Sunday, November 17, 2013

APPLE CRISP - Cooking Light Magazine


I've made a zillion apple crisps,  usually motivated by the fact that I have a 38 pound box of Utah apples and can only eat so many apples a day.  This is another good apple dessert recipe--not too sweet, and would also be great for breakfast with a little Greek yogurt (pretty sure I've mentioned that before).  And my Emma Bridgewater baking dish still makes me happy.

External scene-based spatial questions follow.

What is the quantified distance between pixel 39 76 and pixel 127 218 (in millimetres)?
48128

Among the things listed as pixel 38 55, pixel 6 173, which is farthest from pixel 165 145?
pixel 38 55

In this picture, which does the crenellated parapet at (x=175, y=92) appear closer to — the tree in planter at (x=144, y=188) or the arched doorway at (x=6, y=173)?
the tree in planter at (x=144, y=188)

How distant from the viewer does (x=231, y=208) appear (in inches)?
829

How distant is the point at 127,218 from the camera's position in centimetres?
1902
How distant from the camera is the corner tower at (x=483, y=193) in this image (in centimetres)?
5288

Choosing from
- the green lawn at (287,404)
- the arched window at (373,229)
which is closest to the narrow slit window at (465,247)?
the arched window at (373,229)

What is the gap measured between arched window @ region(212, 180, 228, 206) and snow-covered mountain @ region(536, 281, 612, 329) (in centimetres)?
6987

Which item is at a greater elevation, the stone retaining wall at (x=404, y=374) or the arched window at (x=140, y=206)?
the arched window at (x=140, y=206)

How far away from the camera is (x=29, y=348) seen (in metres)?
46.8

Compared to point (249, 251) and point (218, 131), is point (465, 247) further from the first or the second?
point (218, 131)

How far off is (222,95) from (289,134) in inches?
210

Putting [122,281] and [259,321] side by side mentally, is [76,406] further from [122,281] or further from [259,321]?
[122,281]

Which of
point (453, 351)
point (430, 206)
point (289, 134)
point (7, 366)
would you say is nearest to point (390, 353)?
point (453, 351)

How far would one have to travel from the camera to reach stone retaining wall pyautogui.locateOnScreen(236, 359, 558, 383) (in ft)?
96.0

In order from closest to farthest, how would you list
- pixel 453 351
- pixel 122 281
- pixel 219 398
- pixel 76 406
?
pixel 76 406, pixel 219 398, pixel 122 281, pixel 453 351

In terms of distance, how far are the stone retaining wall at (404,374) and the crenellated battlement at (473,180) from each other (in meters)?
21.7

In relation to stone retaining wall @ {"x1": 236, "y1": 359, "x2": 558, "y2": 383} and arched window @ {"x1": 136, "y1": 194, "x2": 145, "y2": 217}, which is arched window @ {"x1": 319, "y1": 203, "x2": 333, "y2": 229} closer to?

  • 1/3 cup all-purpose flour
  • 1/2 cup packed light brown sugar
  • 1/3 cup regular oats
  • 1/4 teaspoon ground cinnamon
  • 1/4 cup chilled butter, cut into small pieces
  • 3 tablespoons chopped walnuts
  • 7 cups sliced peeled Rome apple (about 3 pounds) (I used Honeycrisp) 
  • 1/4 cup maple syrup
  • 1/2 teaspoon ground cinnamon
Preheat oven to 375°.
Lightly spoon flour into a dry measuring cup; level with a knife. Combine flour, sugar, oats, and 1/4 teaspoon cinnamon in a medium bowl; cut in butter with a pastry blender or 2 knives until mixture is crumbly. Stir in walnuts.
Combine apple and remaining ingredients in a large bowl; toss well. Spoon apple mixture into an 8-inch square baking dish or 1 1/2-quart casserole. Sprinkle with crumb mixture. Bake at 375° for 45 minutes or until golden brown. Serve warm.